I'm not all that familiar with ParmEd, but I think that what we need to do is to "truly" separate off pieces[0][0] into its own Structure (with no preconcieved notions of the ligand), and then combine the systems.

davidlmobley · 2019-12-19T16:31:10Z

That's what split is SUPPOSED to do, as I understand it, @j-wags .

Do you have other ideas how to do this?

davidlmobley · 2019-12-19T16:31:46Z

@nividic have you dealt with this? You probably have, perhaps you can give a couple quick pointers?

slochower · 2019-12-19T16:50:13Z

I know this is old now, but this is how I did this exact thing before: https://github.com/slochower/smirnoff-host-guest/blob/master/01-convert-benchmarkset.ipynb I think some of the functions here could be useful: https://github.com/slochower/smirnoff-host-guest/blob/master/smirnovert/utils.py but I haven't cross-checked with @davidlmobley's notebook yet.

slochower · 2019-12-19T16:56:39Z

Might also be worthwhile to try remake_parm(): https://parmed.github.io/ParmEd/html/api/parmed/parmed.amber.html?highlight=remake_parm#parmed.amber.AmberParm.remake_parm if you are splitting and recombining topologies.

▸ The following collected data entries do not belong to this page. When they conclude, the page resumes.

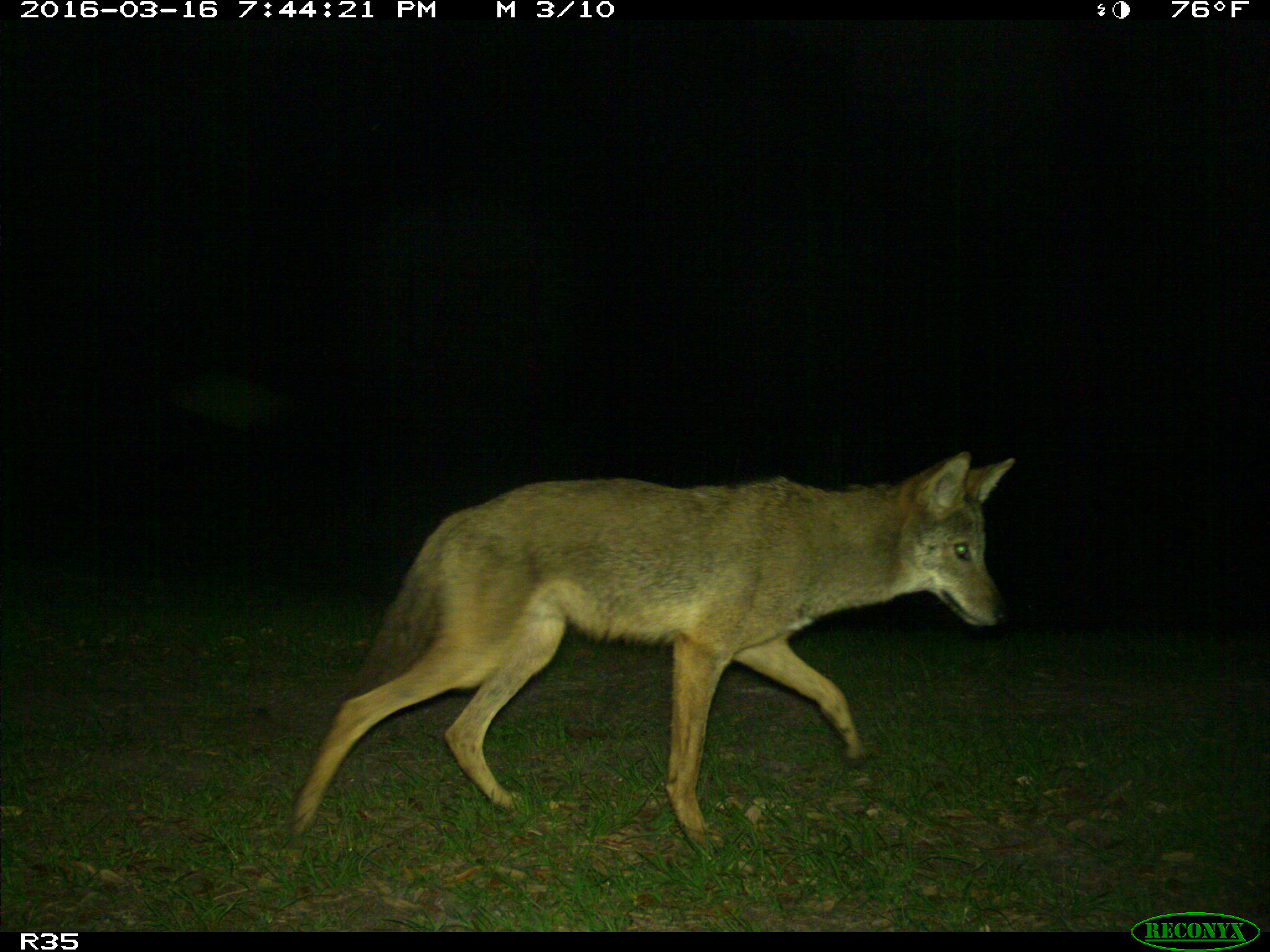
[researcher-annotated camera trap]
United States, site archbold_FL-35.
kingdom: Animalia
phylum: Chordata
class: Mammalia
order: Carnivora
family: Canidae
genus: Canis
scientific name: Canis latrans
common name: coyote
Canis latrans (coyote).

j-wags · 2019-12-20T00:55:45Z

@slochower's code had the trick we needed. To combine them successfully, we can make a new Structure, and add the pieces we want to it a la carte. For example, like this:

complex_structure = parmed.Structure()
complex_structure += pieces[0][0]
complex_structure += ligand_structure

I've updated the notebook to produce the combined system, and run a brief minimization/simulation. So, there's still a lot of debug output, but this produces at least a system that doesn't explode immediately. It shouldn't be hard to carry the solvent through using the same method.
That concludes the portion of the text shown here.